— Start SELECTED EXCERPT —

# LOTR Parody comes to North Hollywood!



## Barliman Butterbur (Nov 26, 2004)

Here's one for all living in the Los Angeles area:

*Lord of the Rings Parody Gives Tolkien Fans a New Chapter*
Posted on Thursday, November 25 @ 13:00:05 CST by xtv

Performing Arts Limited Engagement opens Thursday, Dec. 2nd at the El Portal Theatre in North Hollywood. Runs Thursdays through Saturdays for three weeks, closing December 18th.

(PRWEB) November 25, 2004 -- For the past three years, Lord of the Rings fans have gotten a December installment of the now-classic movie. But the movies have ended, and this year fans are stuck with a cheap imitation: producer Joel McCrary's FELLOWSHIP!, a musical parody of the movie based on the book.

FELLOWSHIP! opens on Thursday, December 2nd and run for three weeks through Saturday, December 18th at the El Portal Theatre, 5269 Lankershim Blvd. in North Hollywood. Performances are Thursday through Saturday evenings at 8:00pm.

Tolkien fans will see all their favorite characters from the movies with one big change – they’re funny. Twelve original songs, from the way over the top opening number with its barefooted tap dancing Hobbits, to an 80s power ballad featuring a live guitar solo performed by the rightful heir of Gondor, and the Balrog, a terrifying creature of shadow and flame performing his sequin-studded New York style cabaret number. 

Full info at: http://press.xtvworld.com/modules.php?name=News&file=article&sid=3313

Barley


----------



## Barliman Butterbur (Jan 22, 2005)

*For The Love Of The Rings. An interview with the cast and crew of Fellowship! The Mus*

I was skeptical as I walked by the El Portal Theater a few blocks from my tiny little apartment in North Hollywood. A poster heralded the arrival of FELLOWSHIP! THE MUSICAL. Even though I knew I’d end up going, I thought, ‘We had Tolkien’s books. Then the garish ‘70’s cartoons. Then Peter Jackson’s movie opus unlike any other. Now…a musical based on the THE LORD OF THE RINGS? Sheesh. Don’t some people know to leave well enough alone?’ Turns out that’s exactly what inspired co-creators Joel McCrary and Kelly Holden to come up with the idea in the first place.

— End SELECTED EXCERPT —

WORK INSTRUCTIONS
Can you write the next part of the forum thread about the Fellowship! musical parody, continuing on from its final sentence?

— Start RECORDS SUPPLIED —

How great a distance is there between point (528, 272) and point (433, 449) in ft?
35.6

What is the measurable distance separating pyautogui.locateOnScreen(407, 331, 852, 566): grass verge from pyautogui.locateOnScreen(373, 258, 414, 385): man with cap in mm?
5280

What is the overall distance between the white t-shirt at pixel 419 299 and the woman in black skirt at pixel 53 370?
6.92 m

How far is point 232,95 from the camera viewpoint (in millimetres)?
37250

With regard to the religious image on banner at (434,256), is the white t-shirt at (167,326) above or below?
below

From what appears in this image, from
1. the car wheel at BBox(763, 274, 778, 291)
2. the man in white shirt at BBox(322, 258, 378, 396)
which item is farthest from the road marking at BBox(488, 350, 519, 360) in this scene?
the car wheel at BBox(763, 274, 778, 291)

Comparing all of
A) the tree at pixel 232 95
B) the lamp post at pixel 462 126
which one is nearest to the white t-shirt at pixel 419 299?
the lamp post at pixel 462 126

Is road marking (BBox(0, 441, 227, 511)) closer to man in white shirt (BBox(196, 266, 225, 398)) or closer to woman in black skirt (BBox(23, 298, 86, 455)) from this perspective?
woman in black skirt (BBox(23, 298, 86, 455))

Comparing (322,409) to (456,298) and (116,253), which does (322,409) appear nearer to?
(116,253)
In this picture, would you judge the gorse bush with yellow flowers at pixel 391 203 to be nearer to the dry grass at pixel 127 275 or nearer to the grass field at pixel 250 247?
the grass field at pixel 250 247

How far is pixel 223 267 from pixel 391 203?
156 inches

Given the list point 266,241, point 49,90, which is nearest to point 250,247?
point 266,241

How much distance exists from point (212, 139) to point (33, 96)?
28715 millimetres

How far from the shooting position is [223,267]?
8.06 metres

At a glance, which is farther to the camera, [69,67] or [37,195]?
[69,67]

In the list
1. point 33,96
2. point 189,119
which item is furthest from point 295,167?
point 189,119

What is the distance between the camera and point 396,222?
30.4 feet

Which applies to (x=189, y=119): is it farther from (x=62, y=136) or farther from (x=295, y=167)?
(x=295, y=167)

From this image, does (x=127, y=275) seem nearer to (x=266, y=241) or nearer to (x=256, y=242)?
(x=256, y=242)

— End RECORDS SUPPLIED —

RESPONSE
McCrary, a mountain of a guy whose credits include AMERICAN BEAUTY, MALCOM IN THE MIDDLE, and SEINFELD, went to the dog park with Holden last December and that‘s where the idea was born. “We were talking about things that should never be turned into musicals. We talked about THE MATRIX, and how that shouldn’t be turned into a musical, but it probably will, and THE LORD OF THE RINGS came up. We laughed out loud and said we should do that. In January of last year, we started writing. One of the original ideas was to condense all three movies into one show, but we watched the DVD of the first movie and decided there was just too much to work with there, so we stuck with the first one.”

Mr. Frodo Got The Bling - Cory Rouse (Frodo Baggins) ponders the majesty of the one ring that ruled them all.Says Rouse, of his turn as the pluckiest hobbit, “I played my share of D&D growing up. I’m a true blue geek. But I never really got into Tolkien until this show happened. This is a blast. C‘mon. We’re living the nerd dream here.”

Beginning in McCrary’s home, and then moving to composer and improv musician Allen Simpson‘s house, the writers began gathering actors that they thought could play the roles. Song styles were picked for various duets and solos (everything from cheesy ‘80’s rock to sleazy cabaret) and then it was pretty much up to the actors to improvise lyrics for themselves. The whole process took about a year. One might think it difficult to use improvisation to create solid songs and a solid script. Says Simpson, “I can’t imagine writing a show like this <I>without</I> improv…putting something together and then just throwing it out there wouldn‘t work. Getting the actors together and having them bring their words, that’s the only way for me to work right now. The bits just created themselves, and we were just there listening.”

McCrary financed FELLOWSHIP! himself, out of pocket. A minimalist production that was intended to have few props or expenses gave way to a black-box show of perfectly medium scale. Not that it couldn’t play much bigger. I could see this as a larger scale proscenium production. In its current incarnation, though, the cobbled-together feel adds to the fun, as if the actors have pulled some of their wigs and props from a big costume box behind the black curtain. Yet there’s definitely care that has gone into each character’s garb, so that the show doesn’t look amateurish, either. See Legolas’s thigh high, lace-up, suede-looking’ brown Converse Chuck Taylors…they’re hilarious and a little, well, geek-sexy at the same time. Necessity is obviously the caring mother of invention in this tightly knit troupe, and there is never any doubt as to which character you’re looking at. And the hobbit feet. Don’t get me started. You gotta see this thing.

Full article at http://www.iesb.net/movies2/movie012105b.php

Barley


----------



## Barliman Butterbur (Jan 22, 2005)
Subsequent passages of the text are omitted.